Records shown:
*-*-*

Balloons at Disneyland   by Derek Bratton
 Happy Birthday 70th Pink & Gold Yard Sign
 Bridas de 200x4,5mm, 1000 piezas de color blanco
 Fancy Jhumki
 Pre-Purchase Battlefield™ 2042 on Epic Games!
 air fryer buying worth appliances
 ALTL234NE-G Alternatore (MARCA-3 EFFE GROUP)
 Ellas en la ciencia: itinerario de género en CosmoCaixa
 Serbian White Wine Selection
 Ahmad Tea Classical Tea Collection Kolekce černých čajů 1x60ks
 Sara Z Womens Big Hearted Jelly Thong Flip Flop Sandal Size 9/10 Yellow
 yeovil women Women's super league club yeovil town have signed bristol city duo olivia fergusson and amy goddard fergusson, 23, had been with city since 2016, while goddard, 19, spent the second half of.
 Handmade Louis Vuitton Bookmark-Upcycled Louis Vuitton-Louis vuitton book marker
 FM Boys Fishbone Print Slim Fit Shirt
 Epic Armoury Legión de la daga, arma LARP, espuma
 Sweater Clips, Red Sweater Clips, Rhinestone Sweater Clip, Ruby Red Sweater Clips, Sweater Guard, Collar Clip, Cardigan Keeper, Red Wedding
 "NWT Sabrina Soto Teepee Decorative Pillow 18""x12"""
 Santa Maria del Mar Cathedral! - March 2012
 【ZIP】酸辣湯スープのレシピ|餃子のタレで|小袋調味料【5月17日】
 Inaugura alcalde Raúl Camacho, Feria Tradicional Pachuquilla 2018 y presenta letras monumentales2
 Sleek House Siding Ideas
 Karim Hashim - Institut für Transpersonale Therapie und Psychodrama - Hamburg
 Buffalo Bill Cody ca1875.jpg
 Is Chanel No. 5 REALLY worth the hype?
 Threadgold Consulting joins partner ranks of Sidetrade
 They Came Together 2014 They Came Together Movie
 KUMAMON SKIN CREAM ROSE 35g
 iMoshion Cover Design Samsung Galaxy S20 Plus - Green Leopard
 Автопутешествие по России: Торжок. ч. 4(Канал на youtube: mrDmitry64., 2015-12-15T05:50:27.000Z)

*-*-*

Task directions: Your response should contain each line of the entries above that holds the string "worth".

Output below:
 air fryer buying worth appliances
 Is Chanel No. 5 REALLY worth the hype?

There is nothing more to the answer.